Pursuit of financial incentives, she argues, keeps us from thinking clearly, and simultaneously chills our willingness to criticize ourselves or our colleagues. A quote in her book from an orthopedic surgeon was especially telling: “The minute you see dollar signs in your patient’s eyes, it changes how you think.” And not for the better.
I wonder whether this sort of economically-motivated willful blindness is rooted more deeply in the psyche of the American doctor than anecdotes about a few rogue orthopedists might imply. Our history certainly suggests as much: the American Medical Association (AMA) has, since at least the 1920s, again and again joined with insurance companies (or whatever partner of convenience happened to be available) to make universal healthcare — allowing all Americans access to the services that we provide — politically impossible.
The reasoning has typically been a desire to avoid “socialized” medicine (still a potent pejorative nearly 30 years after the fall of the Berlin Wall), a defense that remains as politically effective as it is logically suspect. Why would an association of physicians not want more people to have access to healthcare?
Occam’s scalpel leads us to an easy answer.

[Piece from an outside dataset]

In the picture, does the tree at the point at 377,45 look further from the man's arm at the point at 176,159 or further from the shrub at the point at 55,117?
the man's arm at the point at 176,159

The AMA’s raison d’être is to protect the interests of doctors, and so-called socialized-medicine would almost by necessity require us, as a group, to accept a pay cut.
Don’t get me wrong — getting paid well isn’t inappropriate, and the AMA is just doing its job. But there’s real dissonance in the expectation that on one hand our professional association should protect our financial interests (even at the cost of denying healthcare to millions of people), but on the other hand that we should ignore opportunities to make a little extra scratch by diligently avoiding unnecessary interventions.
There’s a fundamental inconsistency here, and one that I suspect many physicians long ago identified, but, for whatever reason, have chosen to ignore. We should know better. We are willfully blind.